= SUPPLIED TEXT =
------
New book about AA’s trip through BK out soon.

Without a doubt new employees prefer the portability of a 401K, but I don't think you'll find too many employees who had their DB plan frozen who'd say no to negotiating away something else to see it restored. There's at least one group of legacy airline employees who still have a non-frozen pension today, and it's largely because they worked to save it during a restructuring outside of bankruptcy.

Nobody's forcing you to buy the book or read it. Those willing to consider other opinions than their own or question what they've been led to believe by the union or even by the company might want to do so.

For newer employee with many years of a working life ahead, the 401k will most likely be very substantial come retirement time. But for the older employees who were counting on the DB as they near retirement might not recoup the difference in the frozen DB from the 401k. There may not have been enough time to do so. But consider this.....Suppose the market events of 2008 occurred again where a DB did not exist. You were getting ready to retire and thought your 401k, your only retirement plan, was enough to live on......BAM! You just lost around 40% of its value.....
All of a sudden things change.....Do you retire anyway? Do you work a few more years to recover? Do you put your life on hold?
Having a DB also might have made up for some of the losses.
 
That's correct MM. Never put all your eggs in one basket. That's why I have and highly recommend the 5 legged stool instead of the 3 or 4 even. And my 5 legs do not include SS. 401K, Profit Sharing (both fully controlled and invested by ME) 2 separate individual IRA's (me and wifey) and a 5th of real estate portfolio, although mine is still very small as the focus on this one will multiply after I hit 55-65. Throw in there the SS and retirement looks very comfy and doable for many many years that hopefully my children will get some after my wife and I are past, not saving for that, but hopeful we can pass some along.
 
The mistake I see most often--particularly among flight attendants--is the failure to recognize (or admit to knowing LOL) that no pension plan and no Social Security was ever intended to be your sole source of income in retirement. The pension plan (the frozen one) and Social Security represent less than 40% of my retirement income. Now I admit that I can say that a lot easier than others. My late wife and I had no children (amazing how much income that frees up from just day to day living and makes that income available for savings and/or investments). Also, other than my mortgage payment, I have no debt other than monthly bills. I drive a 9-year old BMW that has an inner beauty of its own (it's paid for). And I have a hard and fast rule for Jim. He can shop at Nordstrom's all he wants but when the bill comes, it must be paid in full. That really reduces the number of trips to Nordstrom's and makes a lot of those sweaters not nearly as attractive as I first thought. :rolleyes:
 
And again as much as I wish I still had my Pension continuing on it would be foolish to accept it if there are no laws to prevent the Company from not even bothering to contribute to it.
------
= JOB =
Say whether each statement agrees with the pension discussion, answering yes or no and quoting the words of the text that decide it: (a) One poster says the pension plan and Social Security make up less than 40% of their retirement income. (b) The poster with the five-legged stool counts Social Security as one of the five legs. (c) One poster drives a car that is fully paid for. The data after this comes from a separate source.

= EXERCISE DATA =
------
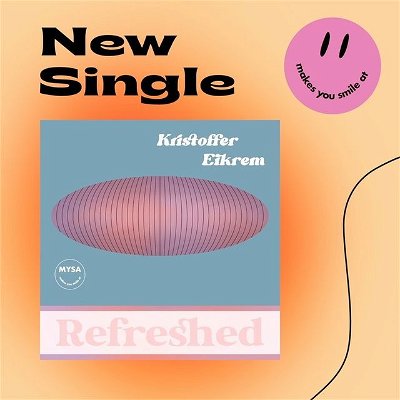 We’re proud to present you the first official release on @mysa_rec — “Refreshed” by Norwegian jazz legend @kristoffereikrem ✨🎹 

Emerge from the winter blues with an invigorating jazzy lofi piece that feels as refreshing as cold January air hitting your face. Norwegian producer @kristoffereikrem teams up with @mysa_rec to bring warmth and energy to rejuvenate your winter days as we enter a new year. 

#lofihiphop #jazzhop #chillhop #lofi #beats #newmusic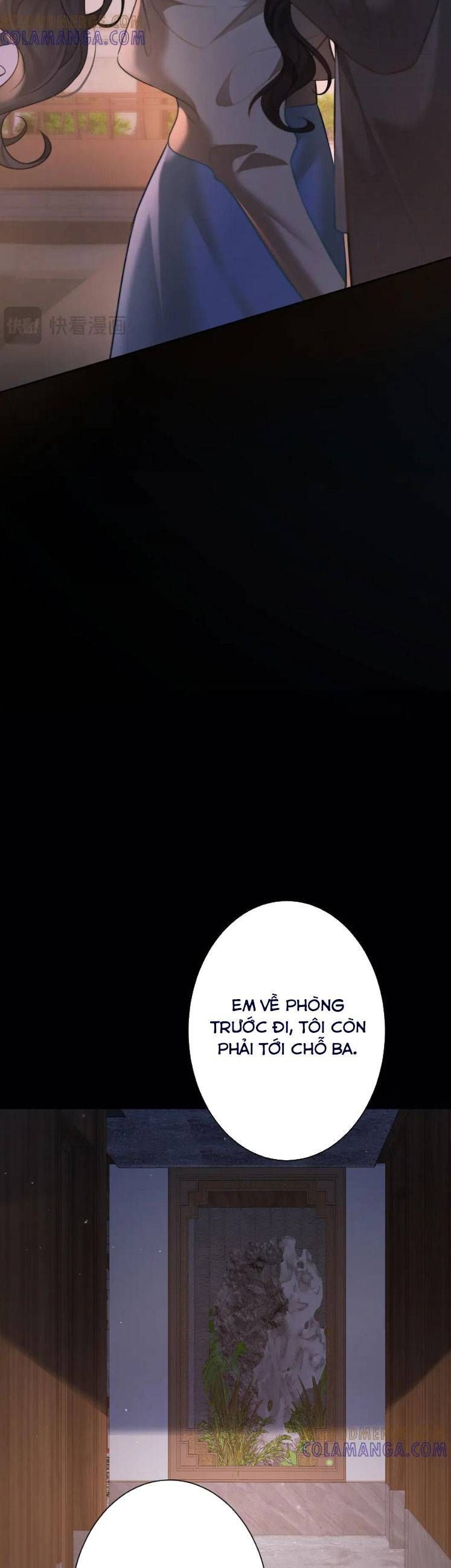 Tổng Tài Cố Chấp Xin Hãy Buông Tha Tôi - Chapter 30 - Page 8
------
= OUTPUT OF THE EXERCISE =
(a) Yes: "The pension plan (the frozen one) and Social Security represent less than 40% of my retirement income."
(b) No: "And my 5 legs do not include SS."
(c) Yes: "I drive a 9-year old BMW that has an inner beauty of its own (it's paid for)."